▶ _Objective_
Write out only the tail of the records, beginning at the line containing "How long is" and including the last line, exactly as written.
____________
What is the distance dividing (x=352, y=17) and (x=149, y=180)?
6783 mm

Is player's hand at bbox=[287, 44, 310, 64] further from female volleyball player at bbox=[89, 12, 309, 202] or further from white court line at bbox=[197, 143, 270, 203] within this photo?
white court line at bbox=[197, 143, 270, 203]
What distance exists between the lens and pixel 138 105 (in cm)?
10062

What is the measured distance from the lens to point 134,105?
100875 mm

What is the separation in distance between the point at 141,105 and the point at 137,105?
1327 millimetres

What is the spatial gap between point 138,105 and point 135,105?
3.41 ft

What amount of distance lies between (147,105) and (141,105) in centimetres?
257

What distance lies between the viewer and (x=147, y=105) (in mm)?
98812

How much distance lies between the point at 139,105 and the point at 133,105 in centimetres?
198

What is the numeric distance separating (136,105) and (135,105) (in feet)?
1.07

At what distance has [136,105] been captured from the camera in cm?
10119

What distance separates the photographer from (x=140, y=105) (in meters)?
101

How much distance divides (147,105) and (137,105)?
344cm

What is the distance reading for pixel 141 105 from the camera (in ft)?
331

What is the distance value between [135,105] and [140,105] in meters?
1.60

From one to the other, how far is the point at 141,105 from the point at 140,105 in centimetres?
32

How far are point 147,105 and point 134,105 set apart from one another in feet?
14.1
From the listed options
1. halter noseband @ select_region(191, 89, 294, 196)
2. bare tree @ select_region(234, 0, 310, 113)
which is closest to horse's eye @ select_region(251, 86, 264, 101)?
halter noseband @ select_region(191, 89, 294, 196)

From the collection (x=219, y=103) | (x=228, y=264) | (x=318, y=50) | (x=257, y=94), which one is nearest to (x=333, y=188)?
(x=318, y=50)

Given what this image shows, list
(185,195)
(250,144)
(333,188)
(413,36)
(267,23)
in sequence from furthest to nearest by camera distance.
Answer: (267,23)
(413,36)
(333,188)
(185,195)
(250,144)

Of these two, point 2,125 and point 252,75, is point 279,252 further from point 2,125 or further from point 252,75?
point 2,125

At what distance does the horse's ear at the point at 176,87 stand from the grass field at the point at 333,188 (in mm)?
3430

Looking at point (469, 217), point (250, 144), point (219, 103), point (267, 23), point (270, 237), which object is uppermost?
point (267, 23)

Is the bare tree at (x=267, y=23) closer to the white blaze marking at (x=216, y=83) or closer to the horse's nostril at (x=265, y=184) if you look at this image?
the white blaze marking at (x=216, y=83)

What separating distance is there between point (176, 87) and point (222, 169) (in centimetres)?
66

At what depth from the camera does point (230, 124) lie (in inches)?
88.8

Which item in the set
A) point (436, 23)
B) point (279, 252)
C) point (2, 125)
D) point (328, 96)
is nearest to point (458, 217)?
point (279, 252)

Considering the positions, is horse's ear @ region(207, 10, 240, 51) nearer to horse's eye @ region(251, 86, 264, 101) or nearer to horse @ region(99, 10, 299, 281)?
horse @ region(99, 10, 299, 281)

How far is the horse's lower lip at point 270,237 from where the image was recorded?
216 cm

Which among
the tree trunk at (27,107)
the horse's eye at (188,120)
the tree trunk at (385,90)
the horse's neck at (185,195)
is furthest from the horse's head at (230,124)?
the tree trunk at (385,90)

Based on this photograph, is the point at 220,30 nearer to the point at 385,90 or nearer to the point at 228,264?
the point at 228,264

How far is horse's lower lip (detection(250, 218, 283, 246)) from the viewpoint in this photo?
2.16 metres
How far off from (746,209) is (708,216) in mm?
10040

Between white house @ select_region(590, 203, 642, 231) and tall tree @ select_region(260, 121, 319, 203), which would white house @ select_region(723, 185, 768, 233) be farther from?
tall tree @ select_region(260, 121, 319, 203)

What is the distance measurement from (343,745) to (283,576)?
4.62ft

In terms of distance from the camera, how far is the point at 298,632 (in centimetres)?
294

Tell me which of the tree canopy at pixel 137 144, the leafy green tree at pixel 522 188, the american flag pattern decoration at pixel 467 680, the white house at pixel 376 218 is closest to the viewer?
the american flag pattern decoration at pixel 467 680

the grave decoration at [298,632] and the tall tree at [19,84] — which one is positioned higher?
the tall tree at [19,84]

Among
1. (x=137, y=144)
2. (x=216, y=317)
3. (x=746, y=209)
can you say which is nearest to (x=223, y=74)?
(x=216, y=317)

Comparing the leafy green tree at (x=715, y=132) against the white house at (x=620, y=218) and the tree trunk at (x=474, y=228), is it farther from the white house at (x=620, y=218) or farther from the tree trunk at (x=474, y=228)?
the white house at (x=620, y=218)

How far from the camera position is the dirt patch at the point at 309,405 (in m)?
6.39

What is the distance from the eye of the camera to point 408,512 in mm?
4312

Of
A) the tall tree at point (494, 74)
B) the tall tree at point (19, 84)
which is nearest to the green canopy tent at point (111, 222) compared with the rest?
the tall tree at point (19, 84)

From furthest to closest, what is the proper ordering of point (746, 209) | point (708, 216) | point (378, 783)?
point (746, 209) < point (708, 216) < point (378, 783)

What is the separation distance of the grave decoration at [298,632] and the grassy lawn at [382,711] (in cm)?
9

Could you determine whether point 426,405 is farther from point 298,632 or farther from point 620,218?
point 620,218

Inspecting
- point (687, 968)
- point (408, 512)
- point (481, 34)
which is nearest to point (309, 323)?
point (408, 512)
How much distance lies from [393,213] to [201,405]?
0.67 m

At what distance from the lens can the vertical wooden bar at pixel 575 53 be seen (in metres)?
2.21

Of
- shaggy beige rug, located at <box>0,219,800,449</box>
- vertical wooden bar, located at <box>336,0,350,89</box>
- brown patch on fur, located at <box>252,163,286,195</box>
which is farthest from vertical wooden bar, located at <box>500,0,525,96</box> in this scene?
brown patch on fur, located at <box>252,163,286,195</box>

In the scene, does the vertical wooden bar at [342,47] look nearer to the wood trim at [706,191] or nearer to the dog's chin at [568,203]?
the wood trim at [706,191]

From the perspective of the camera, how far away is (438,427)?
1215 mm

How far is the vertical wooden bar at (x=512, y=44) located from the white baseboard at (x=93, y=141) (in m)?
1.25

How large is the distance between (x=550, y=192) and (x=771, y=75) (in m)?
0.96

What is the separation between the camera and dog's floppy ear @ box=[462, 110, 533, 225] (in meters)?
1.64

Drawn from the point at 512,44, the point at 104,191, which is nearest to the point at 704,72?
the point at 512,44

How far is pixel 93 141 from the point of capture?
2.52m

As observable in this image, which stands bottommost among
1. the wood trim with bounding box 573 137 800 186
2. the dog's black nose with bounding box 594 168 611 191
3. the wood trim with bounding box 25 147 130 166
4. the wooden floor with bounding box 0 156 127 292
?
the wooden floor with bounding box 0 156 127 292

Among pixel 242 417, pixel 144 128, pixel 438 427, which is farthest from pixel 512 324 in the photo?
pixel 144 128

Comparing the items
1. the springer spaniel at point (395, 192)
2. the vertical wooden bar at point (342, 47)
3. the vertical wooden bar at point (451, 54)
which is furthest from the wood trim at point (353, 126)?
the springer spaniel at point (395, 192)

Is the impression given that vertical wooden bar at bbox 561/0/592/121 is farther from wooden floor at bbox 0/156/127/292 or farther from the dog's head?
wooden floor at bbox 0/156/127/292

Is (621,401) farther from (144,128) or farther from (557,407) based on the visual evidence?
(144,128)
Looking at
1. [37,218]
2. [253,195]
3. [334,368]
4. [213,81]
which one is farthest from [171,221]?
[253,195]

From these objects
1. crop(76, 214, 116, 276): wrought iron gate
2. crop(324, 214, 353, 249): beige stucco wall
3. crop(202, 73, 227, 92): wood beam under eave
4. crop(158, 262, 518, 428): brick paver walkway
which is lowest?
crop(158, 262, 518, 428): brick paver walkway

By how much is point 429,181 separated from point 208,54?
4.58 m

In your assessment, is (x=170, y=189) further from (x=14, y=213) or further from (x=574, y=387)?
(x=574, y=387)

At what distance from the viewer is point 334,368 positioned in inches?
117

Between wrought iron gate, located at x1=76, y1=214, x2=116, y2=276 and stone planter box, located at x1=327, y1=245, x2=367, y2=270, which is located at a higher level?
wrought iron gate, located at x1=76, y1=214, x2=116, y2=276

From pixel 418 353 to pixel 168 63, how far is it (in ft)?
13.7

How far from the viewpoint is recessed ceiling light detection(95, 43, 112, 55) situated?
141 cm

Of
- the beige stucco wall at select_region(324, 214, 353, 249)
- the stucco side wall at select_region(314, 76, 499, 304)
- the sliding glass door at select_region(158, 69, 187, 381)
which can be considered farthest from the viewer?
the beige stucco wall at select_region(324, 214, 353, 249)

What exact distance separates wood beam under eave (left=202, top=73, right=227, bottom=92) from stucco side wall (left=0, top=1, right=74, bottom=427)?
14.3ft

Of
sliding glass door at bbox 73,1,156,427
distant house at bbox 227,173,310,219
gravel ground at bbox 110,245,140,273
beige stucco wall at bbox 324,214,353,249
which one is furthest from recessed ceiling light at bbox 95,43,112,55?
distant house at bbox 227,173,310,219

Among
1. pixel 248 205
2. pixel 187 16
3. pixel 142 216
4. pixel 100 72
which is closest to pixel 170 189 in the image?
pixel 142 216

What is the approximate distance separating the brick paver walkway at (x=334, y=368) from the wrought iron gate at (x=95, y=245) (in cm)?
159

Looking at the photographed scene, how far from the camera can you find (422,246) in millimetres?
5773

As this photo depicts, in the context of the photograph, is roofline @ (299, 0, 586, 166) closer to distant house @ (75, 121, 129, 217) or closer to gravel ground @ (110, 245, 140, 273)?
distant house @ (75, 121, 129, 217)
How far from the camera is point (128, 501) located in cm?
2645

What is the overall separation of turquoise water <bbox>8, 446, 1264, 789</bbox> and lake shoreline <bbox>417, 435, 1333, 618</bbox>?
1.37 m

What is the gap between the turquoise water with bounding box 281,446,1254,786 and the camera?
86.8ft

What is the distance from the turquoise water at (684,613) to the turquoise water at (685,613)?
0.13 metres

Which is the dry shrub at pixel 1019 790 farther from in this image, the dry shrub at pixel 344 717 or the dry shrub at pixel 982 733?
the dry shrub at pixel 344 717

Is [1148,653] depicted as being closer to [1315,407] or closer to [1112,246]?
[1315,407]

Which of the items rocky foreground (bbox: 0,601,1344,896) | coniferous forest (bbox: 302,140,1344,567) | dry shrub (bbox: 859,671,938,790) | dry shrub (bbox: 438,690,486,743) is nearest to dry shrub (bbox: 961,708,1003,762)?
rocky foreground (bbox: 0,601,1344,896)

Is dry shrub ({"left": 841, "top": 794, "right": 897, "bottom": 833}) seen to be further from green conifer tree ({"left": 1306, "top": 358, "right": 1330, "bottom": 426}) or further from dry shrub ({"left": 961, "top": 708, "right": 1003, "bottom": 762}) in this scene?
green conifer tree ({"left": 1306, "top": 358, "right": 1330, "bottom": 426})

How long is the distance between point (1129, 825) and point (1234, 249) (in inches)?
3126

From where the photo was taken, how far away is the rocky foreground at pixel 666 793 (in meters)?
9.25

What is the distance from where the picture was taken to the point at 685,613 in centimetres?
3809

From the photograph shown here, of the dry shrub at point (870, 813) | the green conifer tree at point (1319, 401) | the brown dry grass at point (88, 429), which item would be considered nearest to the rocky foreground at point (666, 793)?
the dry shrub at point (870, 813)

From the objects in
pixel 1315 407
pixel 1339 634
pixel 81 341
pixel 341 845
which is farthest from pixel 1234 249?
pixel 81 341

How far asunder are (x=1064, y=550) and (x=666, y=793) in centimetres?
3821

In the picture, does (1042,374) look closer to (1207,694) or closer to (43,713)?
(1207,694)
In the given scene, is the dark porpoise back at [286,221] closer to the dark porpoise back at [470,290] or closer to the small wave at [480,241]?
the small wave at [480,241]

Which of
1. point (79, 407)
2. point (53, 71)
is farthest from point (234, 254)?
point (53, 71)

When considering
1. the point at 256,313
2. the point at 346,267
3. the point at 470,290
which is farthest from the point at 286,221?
____________
▶ _Solution to the exercise_
How long is the distance between point (1129, 825) and point (1234, 249) (in inches)?
3126

From where the photo was taken, how far away is the rocky foreground at pixel 666 793 (in meters)?
9.25

What is the distance from where the picture was taken to the point at 685,613 in centimetres?
3809

From the photograph shown here, of the dry shrub at point (870, 813) | the green conifer tree at point (1319, 401) | the brown dry grass at point (88, 429), which item would be considered nearest to the rocky foreground at point (666, 793)?
the dry shrub at point (870, 813)

From the objects in
pixel 1315 407
pixel 1339 634
pixel 81 341
pixel 341 845
which is farthest from pixel 1234 249?
pixel 81 341

How far asunder are (x=1064, y=550) and (x=666, y=793) in centimetres?
3821

In the picture, does (1042,374) look closer to (1207,694) or closer to (43,713)?
(1207,694)
In the given scene, is the dark porpoise back at [286,221] closer to the dark porpoise back at [470,290] or closer to the small wave at [480,241]?
the small wave at [480,241]

Which of
1. point (79, 407)
2. point (53, 71)
is farthest from point (234, 254)?
point (53, 71)

When considering
1. the point at 256,313
2. the point at 346,267
3. the point at 470,290
which is farthest from the point at 286,221?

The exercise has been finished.